You can find some more information in this blogpost.
RC (or R5) system
As it was previously stated, the main differences between R5 classes and S3 or S4 ones are:
- R5 objects use message-passing OO
- R5 objects are mutable in place
To create a new class in R5 system we can use dedicated function:
# Class creation in R5
individual_r5 = setRefClass(
# Class name
"individual_r5",
# Fields replace slots in R5
fields = list(
characteristics = "character",
values = "numeric"
)
)
Now let’s create a new individual with R5 system:
# Create new object
ind = individual_r5$new(
characteristics = c("Age", "Income"),
values = c(30, 2.2)
); ind
## Reference class object of class "individual_r5"
## Field "characteristics":
## [1] "Age" "Income"
## Field "values":
## [1] 30.0 2.2
Because the R5 respects $ operator by default, we would need to rewrite our method for summary, identical to the one made for S3 class:
# Add summary method for generic function
summary.individual_r5 = function(ind) {
for (i in seq_along(ind$characteristics)) {
cat(
"Individual's ",
ind$characteristics[i],
" is ",
ind$values[i],
"\n"
)
}
}
# Apply method to our R5 object
summary(ind)
## Individual's Age is 30
## Individual's Income is 2.2
Alternatively, we can define a method directly within the class definition. To call such methods on object we would need a syntax statement extremely familiar to users of Python:
# Add method to class
individual_r5$methods(
summarize = function() {
for (i in seq_along(ind$characteristics)) {
cat(
ind$characteristics[i],
" is ",
ind$values[i],
"\n"
)
}
}
)
# Apply method
ind$summarize()
## Age is 30
## Income is 2.2
In R5 there exist some common methods shared by all the objects created with setRefClass() function:
object$copy(), which creates a copy of an existing objectobject$filed(), functioning identically toslots()in S4 for assignment purposesobject$import()andobject$export(), which allow to coerce objects into different classesobject$initFields()object$callSuper()

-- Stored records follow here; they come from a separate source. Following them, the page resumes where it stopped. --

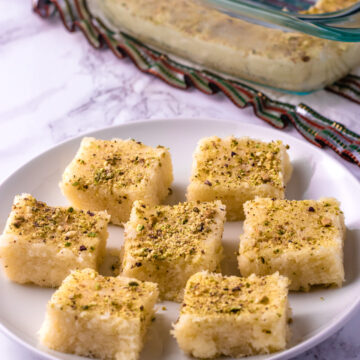 7 pieces of coconut burfi in a plate with few pieces in a pan in the back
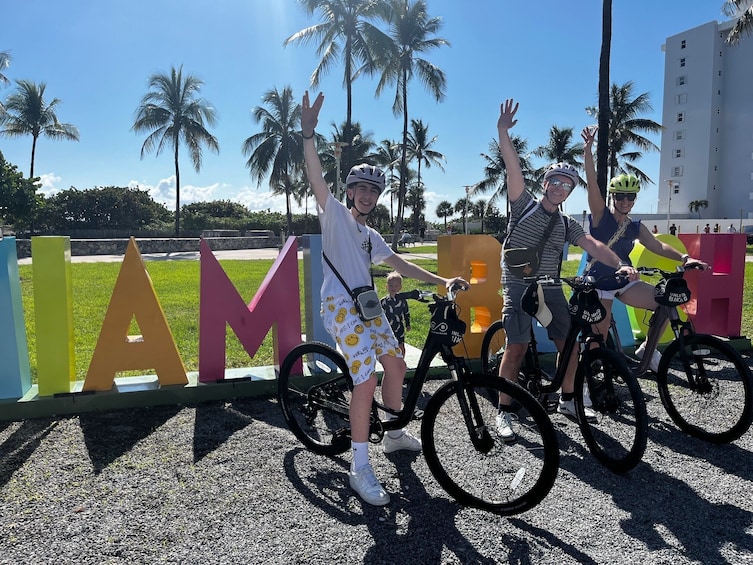 A group of people on bicycles with a colorful sign in the background. 1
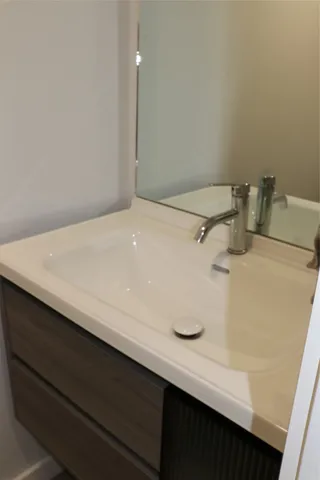 a kitchen with granite countertop cabinets and steel stove top oven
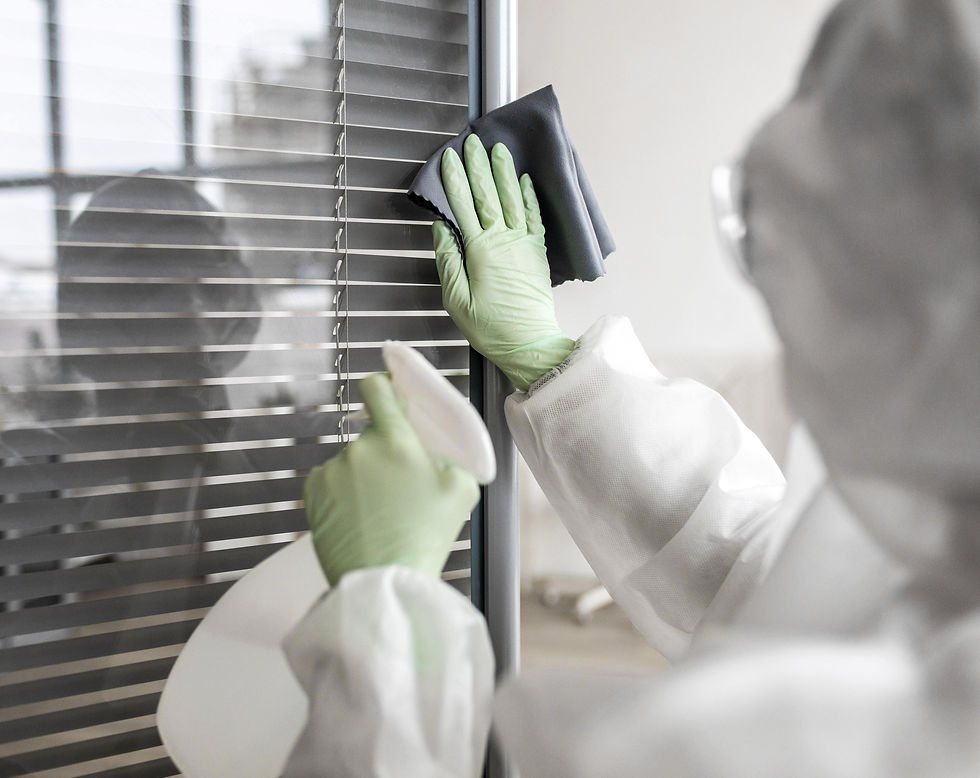 person-disinfecting-dangerous-area-while-wearing-protective-suit-min.jpg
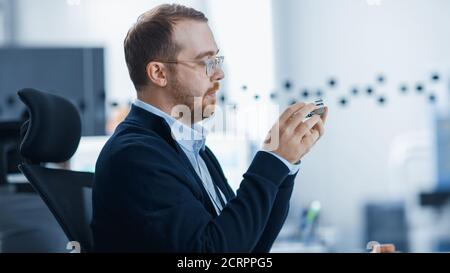 Electronics Factory: Male Electrical Engineer Holds PCB Prototype, Works on Personal Computer. Modern High-Tech Industrial Factory Office. Stock Photo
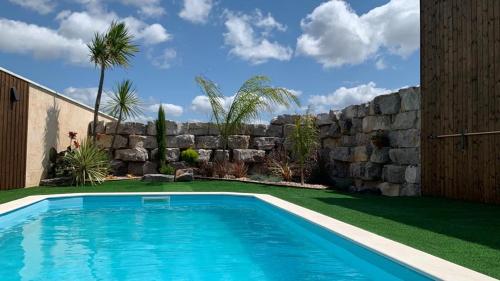 Adega D'Aldeia的一座游泳池,位于石墙旁的庭院内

You can read more about the R5 system in this blogpost.
R6 system
R6 OOP support is brought into R with a separate package. You can install it by running:
# Install R6 dependencies
install.packages("R6")
And then load it into the current environment:
# Load library
library(R6)
The R6 system bring not only the additional feature similar to the more traditional OOP, but are lighter as well. Their implementation avoid some of the issues introduced by S4 and R5 (RC) systems. Among the main features authors state:
- Public and private methods
- Active bindings
- Inheritance (superclasses) which works across packages
# Create individual class in R6 system
individual_r6 = R6Class(
"individual",
public = list(
characteristics = NULL,
values = NULL,
# Initialisation to perform on object creation
initialize = function(
characteristics = NA,
values = NA
){
self$characteristics = characteristics
self$values = values
}
)
)
The new objects of a given class are created identically to R5 system:
# Create new individual
ind = individual_r6$new(
characteristics = c("Age", "Income"),
values = c(25, 1.5)
); ind
## <individual>
## Public:
## characteristics: Age Income
## clone: function (deep = FALSE)
## initialize: function (characteristics = NA, values = NA)
## values: 25 1.5
R6 keeps support for common $ operator, which allows to declare methods as before:
# Add summary method for generic function
summary.individual_r6 = function(ind) {
for (i in seq_along(ind$characteristics)) {
cat(
"Individual's ",
ind$characteristics[i],
" is ",
ind$values[i],
"\n"
)
}
}
# Apply method to our R6 object
summary(ind)
## Individual's Age is 25
## Individual's Income is 1.5
Alternatively it’s possible to define active fields within our class, which execute a function when a field is called. But it’s probably best to explore all those additional functionalities of R6 system from more reliable sources.